O mercado de trabalho italiano vive um paradoxo. Nunca houve tantas pessoas empregadas como hoje e o desemprego está próximo dos menores níveis da história recente. Ainda assim, para milhões de trabalhadores, o poder de compra continua menor do que antes da explosão inflacionária iniciada em 2021. Segundo dados divulgados pela OCDE e repercutidos pelo jornal La Repubblica, a Itália registra atualmente a pior recuperação dos salários reais entre as principais economias desenvolvidas.
O dado mais preocupante mostra que, no início de 2026, os salários reais dos trabalhadores italianos ainda estavam 6,1% abaixo do nível registrado em 2021. Em outras palavras, mesmo que os salários nominais tenham aumentado nos últimos anos, eles não conseguiram acompanhar a alta do custo de vida, fazendo com que o dinheiro rendesse menos no fim do mês.
A OCDE também prevê que a recuperação continuará lenta. Em 2026, os salários reais italianos devem registrar nova queda de cerca de 0,9%, enquanto para 2027 a expectativa é de uma alta praticamente simbólica, insuficiente para compensar as perdas acumuladas desde a pandemia e da crise energética provocada pela guerra na Ucrânia.
O cenário chama atenção porque ocorre justamente em um momento positivo para o emprego. A taxa de desemprego italiana está entre as menores das últimas décadas, e o número de pessoas ocupadas atingiu um recorde histórico.
Mesmo assim, a participação da população no mercado de trabalho continua baixa em comparação internacional: o país ainda apresenta uma taxa de ocupação cerca de nove pontos percentuais inferior à média dos países da OCDE, reflexo de problemas estruturais como o envelhecimento demográfico, a baixa participação feminina e as fortes diferenças econômicas entre o norte e o sul do país.
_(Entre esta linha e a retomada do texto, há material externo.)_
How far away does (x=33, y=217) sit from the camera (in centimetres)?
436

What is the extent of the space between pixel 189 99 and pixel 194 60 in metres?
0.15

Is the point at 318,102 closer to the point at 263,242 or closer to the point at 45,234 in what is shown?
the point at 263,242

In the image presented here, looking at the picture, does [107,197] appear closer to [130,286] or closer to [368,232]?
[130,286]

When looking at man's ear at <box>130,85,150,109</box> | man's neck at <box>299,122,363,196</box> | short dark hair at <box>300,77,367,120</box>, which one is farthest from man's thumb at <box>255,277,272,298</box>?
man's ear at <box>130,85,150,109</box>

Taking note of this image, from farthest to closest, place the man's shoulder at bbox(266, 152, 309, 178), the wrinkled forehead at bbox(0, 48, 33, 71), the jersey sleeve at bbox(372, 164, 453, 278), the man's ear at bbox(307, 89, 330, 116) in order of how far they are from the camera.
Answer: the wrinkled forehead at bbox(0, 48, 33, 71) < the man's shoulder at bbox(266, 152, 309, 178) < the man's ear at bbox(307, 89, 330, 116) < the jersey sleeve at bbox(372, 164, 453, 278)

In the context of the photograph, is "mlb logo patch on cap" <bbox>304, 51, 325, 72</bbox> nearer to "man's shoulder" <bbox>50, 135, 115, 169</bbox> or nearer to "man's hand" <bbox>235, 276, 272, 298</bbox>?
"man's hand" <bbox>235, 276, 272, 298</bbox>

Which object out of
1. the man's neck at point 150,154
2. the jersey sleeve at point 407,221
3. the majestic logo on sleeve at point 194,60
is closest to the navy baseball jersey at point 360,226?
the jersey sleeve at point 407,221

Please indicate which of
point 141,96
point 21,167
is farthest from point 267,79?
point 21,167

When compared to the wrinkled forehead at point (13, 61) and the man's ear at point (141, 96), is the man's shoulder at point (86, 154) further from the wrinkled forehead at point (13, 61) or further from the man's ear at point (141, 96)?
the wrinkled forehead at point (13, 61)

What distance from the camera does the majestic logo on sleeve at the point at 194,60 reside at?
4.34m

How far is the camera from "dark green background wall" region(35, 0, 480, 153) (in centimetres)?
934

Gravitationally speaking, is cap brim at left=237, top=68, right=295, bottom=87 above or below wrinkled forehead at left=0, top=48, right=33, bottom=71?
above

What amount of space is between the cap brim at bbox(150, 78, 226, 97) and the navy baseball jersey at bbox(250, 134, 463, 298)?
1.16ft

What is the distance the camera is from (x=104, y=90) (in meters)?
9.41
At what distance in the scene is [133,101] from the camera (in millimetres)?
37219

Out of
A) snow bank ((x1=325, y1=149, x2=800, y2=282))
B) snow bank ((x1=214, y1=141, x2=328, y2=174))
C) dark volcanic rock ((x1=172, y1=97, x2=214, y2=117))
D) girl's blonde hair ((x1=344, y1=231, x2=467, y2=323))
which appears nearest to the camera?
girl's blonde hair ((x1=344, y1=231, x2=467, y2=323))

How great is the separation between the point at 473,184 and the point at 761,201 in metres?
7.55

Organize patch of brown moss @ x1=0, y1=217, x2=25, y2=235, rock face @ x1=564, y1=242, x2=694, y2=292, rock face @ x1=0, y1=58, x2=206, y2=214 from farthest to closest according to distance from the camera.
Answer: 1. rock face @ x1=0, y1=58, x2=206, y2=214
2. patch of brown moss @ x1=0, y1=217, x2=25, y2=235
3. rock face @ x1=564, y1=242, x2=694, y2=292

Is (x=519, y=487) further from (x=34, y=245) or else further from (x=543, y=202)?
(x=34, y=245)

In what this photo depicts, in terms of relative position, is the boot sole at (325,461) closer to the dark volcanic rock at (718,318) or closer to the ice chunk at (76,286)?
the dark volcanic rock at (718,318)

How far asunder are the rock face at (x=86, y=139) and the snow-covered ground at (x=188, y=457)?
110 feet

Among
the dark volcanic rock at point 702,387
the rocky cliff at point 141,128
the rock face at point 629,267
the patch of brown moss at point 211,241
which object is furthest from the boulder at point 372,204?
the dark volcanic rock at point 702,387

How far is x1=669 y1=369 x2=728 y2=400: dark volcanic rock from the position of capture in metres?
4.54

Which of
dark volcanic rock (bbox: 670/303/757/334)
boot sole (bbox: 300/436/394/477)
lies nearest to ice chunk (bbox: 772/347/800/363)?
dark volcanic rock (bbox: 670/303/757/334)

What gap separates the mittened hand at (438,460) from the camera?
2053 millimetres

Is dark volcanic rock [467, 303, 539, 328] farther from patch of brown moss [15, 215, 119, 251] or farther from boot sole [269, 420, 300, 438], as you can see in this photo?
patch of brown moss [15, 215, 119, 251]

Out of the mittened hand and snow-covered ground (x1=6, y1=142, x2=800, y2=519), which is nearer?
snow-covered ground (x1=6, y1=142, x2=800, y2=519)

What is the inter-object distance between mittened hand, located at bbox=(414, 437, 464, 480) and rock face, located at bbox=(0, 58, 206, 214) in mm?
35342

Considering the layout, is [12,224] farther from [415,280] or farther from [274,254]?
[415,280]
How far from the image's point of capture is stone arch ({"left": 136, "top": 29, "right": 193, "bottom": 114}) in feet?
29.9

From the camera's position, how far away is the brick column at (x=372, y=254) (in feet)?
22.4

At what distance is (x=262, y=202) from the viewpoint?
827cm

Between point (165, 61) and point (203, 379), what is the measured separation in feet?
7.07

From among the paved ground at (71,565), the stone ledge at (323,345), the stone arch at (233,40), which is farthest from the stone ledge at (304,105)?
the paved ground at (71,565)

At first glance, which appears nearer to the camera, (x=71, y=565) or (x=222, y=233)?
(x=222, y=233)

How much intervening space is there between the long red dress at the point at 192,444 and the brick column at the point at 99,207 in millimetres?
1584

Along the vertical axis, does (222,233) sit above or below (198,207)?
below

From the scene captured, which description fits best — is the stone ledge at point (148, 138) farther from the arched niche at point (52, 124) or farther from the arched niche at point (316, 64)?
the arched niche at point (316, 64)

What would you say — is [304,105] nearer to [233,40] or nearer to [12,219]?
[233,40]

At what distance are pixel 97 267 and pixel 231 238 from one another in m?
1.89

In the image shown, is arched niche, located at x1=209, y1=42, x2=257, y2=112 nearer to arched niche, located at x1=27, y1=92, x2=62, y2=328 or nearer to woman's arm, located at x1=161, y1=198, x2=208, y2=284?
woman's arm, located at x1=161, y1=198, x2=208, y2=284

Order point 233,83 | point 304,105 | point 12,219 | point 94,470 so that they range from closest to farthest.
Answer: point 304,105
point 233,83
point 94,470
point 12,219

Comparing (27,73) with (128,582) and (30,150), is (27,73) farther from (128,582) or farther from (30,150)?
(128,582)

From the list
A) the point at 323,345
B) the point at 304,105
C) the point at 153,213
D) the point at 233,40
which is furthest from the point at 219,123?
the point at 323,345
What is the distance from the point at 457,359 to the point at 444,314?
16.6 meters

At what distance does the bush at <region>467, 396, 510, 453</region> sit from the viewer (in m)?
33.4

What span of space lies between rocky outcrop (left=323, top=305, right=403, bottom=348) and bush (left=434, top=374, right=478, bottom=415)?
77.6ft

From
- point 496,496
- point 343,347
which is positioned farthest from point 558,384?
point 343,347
Economistas apontam que parte dessa dificuldade está relacionada ao modelo italiano de negociação salarial. Muitos contratos coletivos demoram anos para ser renovados, fazendo com que os reajustes cheguem quando a inflação já corroeu boa parte da renda das famílias. Ao mesmo tempo, o aumento dos custos de energia e das matérias-primas reduziu a capacidade de muitas empresas de conceder aumentos mais expressivos.
Apesar desse quadro, a economia italiana continua demonstrando resiliência. O emprego segue crescendo, o turismo vive uma fase de forte expansão e setores como indústria, tecnologia, construção e energia continuam atraindo investimentos. O desafio, agora, é transformar esse dinamismo em ganhos concretos para os trabalhadores.
Para quem observa a Itália do exterior, os números ajudam a desfazer um equívoco comum: um mercado de trabalho aquecido nem sempre significa aumento do bem-estar. A experiência italiana mostra que criar empregos é apenas parte da equação. Garantir que os salários acompanhem o custo de vida tornou-se uma das principais questões econômicas e sociais do país nos próximos anos.